ページ抜粋.
# # # # #

他方で、日本人の大部分は、お正月には初詣で神社へ参拝し、昨年のお礼や新しい一年の安全などのお願い事をします。夏はお盆で都会に出ている人も地元に帰省し、お墓参りなどをして、また夏祭りを楽しむ人も多いでしょう。一年の終わりにはクリスマスがあり、カップルの微笑ましい様子が見られます。

大切な人が亡くなればお坊さんを呼んでお葬式を挙げ、結婚式は教会で挙げて神の前で永遠の愛を誓い、そして子供が生まれたら神社でお宮参りをします。

特別な日でなくても、毎朝占いで今日の運勢を確認したり、急な腹痛に襲われ神仏に祈りを捧げたり、あるいはアニメやマンガで超常的な能力を持った人物が戦っているのを見て楽しんだりしています。

以上のようなことを考えると、日本人は無宗教というよりも、むしろ宗教に熱心に取り組んでいるように思えます。

もしかすると、日本人は宗教的なことをしているかもしれないけどイスラムのような宗教を信じている人よりかはそこまで熱心ではないという反論もあるでしょう。たしかに、イスラムではカーバ神殿で黒い箱のようなものの周りをぐるぐると多くの人が回るのが有名で、その写真や映像を見たことがある人も多いと思います。統計では1年間に約200万人から300万人がカーバ神殿にやってくるそうで、たしかにすごい数です。

# # # # #

提供された一覧.

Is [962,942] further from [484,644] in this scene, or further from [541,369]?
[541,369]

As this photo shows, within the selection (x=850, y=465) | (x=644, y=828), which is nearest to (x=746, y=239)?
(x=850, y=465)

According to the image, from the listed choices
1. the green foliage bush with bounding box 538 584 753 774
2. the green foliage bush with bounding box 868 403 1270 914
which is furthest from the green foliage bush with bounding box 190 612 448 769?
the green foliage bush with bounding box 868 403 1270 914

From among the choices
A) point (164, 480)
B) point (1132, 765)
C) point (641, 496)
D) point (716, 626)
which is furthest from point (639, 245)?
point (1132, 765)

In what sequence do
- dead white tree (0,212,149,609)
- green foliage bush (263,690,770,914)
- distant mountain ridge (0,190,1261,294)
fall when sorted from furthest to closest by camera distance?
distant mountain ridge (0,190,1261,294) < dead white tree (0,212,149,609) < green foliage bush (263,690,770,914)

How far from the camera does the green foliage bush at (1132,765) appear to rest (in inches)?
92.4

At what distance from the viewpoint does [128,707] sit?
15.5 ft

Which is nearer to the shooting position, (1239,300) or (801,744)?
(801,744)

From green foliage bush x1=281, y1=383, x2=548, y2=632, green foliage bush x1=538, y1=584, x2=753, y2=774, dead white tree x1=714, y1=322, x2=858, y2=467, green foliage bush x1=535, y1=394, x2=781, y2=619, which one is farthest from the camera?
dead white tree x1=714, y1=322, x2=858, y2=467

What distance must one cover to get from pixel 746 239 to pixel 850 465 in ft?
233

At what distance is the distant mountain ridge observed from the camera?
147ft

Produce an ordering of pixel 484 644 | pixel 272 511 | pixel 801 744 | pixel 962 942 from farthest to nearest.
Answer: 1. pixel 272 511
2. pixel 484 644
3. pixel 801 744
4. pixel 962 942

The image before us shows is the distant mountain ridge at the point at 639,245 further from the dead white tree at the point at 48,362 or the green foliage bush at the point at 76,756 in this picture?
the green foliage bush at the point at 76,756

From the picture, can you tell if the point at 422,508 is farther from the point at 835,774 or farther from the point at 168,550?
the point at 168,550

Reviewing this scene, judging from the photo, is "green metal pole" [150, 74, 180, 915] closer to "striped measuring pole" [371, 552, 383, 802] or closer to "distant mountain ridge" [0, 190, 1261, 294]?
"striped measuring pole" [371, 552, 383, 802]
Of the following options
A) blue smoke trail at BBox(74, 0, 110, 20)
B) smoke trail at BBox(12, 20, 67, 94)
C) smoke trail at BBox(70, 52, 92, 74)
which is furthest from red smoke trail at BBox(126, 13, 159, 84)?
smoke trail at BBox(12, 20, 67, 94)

# # # # #

課題内容 1. ページ抜粋の「他方で、日本人の大部分は」で始まる段落を、主な事実を残したまま箇条書きにまとめてください。
課題内容 2. 一覧の「The image before」を含む行から一覧の最後の行までを両端も含めて取り出し、「番号」と「行」の2列を持つMarkdownの表で表してください。空行は除きます。

課題の結果 1.
- 正月：日本人の大部分が初詣で神社へ参拝し、昨年のお礼や新しい一年の安全などを願う。
- 夏：お盆に都会から地元へ帰省して墓参りなどをし、夏祭りを楽しむ人も多い。
- 年の終わり：クリスマスがあり、カップルの微笑ましい様子が見られる。

課題の結果 2.
| 番号 | 行 |
|---|---|
| 1 | The image before us shows is the distant mountain ridge at the point at 639,245 further from the dead white tree at the point at 48,362 or the green foliage bush at the point at 76,756 in this picture? |
| 2 | the green foliage bush at the point at 76,756 |
| 3 | From the picture, can you tell if the point at 422,508 is farther from the point at 835,774 or farther from the point at 168,550? |
| 4 | the point at 168,550 |
| 5 | Reviewing this scene, judging from the photo, is "green metal pole" [150, 74, 180, 915] closer to "striped measuring pole" [371, 552, 383, 802] or closer to "distant mountain ridge" [0, 190, 1261, 294]? |
| 6 | "striped measuring pole" [371, 552, 383, 802] |
| 7 | Of the following options |
| 8 | A) blue smoke trail at BBox(74, 0, 110, 20) |
| 9 | B) smoke trail at BBox(12, 20, 67, 94) |
| 10 | C) smoke trail at BBox(70, 52, 92, 74) |
| 11 | which is furthest from red smoke trail at BBox(126, 13, 159, 84)? |
| 12 | smoke trail at BBox(12, 20, 67, 94) |